We can think of a 2D plane at a sheet of paper with it’s various points and shapes being swept down to the bottom of the page and squashed flat along the bottom line and we’ve compressed 2D into 1D. We can think of doing this for a whole stack of papers and we’ve compressed 3D into 2D.

Now it is crucial to note that when we think of a 3D universe we are thinking of a single moment in time and therefore the universe we think of is already 4D. A 3D array can only hold the information for one single moment of time and would require a 4th dimension to store all the copies of the universe that exist moment after moment.

So, now with our 3D universe compressed to a sheet, we can stack these sheets together to represent a 4D universe. Just like a sheet shape within a 3D plane is not constrained to one axis, we can now define a moment as a slice through that 4D (multiple compressed 3D) universe.

So far this is all pretty easy until we add relativity.


The illusion of time:
past, present and future all exist together



Now, however, upon adding relativity there is a requirement of a 5th dimension.

This is not apparent in the video above, but before relativity the universe was already 4D. A single moment was 3D and there were multiple moments. Upon adding relativity, however, a single moment is fundamentally 4D. One cannot speak about space without mentioning time. Location is dependent upon time.

What this means for the discussion in the video above is that the “loaf” of spacetime they show is only one possible configuration of all the moments. Modern interpretations of relativity state that there is no preferred frame of reference therefore entirely different versions of that loaf are equally valid as the one presented.

When we consider the alien on the bike and the man on the park bench we think of them as definitely directly across spacetime from each other. This relationship, however, cannot be established since another frame’s idea of simultaneous would place them at an angle to one another across the loaf in one direction while another would place them at the opposite angle.

That is to say, there are multiple valid arrangements of the loaf such that if we consider forward time to be x, in one case the alien starts out in front of the man on the bench (further along x) and in another valid arrangement, the man on the bench is in front.

So if we try to think of being simultaneous with another location’s future, how do we determine where the starting point to move forward from is? The relationship is undefined. If there is no singular true and valid arrangement we are actually slicing from then another dimension is required to store all the various but valid alternative configurations of our 4D loaf of the universe.

To cut across a 4D universe a 5th dimension must be added just like to have a line, a second dimension must be added.

Godel and mutual dependencies.

This problem above is an expression of Godel incompleteness and Tarski’s undefinability in yet another form. There are many structures such as lines that we do not think of as actually a comparison or interaction between things and we therefore lose sight of the need for another “thing” to compare or interact with.

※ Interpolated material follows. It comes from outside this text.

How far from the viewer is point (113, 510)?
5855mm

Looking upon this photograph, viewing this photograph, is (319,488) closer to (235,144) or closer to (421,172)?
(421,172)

Imagine if there was nothing in the universe but two people. Each can say of the other “you are above me” and they might both be considered correct or incorrect because the answer is undefined without an external reference.

What we think of as a river cannot exist if we remove the water. That’s just a dry depression. It cannot exist as water alone. That could be a cloud or an ocean. It is only by the interaction of the water and the depression that a river arises.

There are many instances in which we metaphorically attempt to keep the concept of a river while removing one of the components it is made of. This leads to various problems in logic and attempts to make judgement about things which are undefined.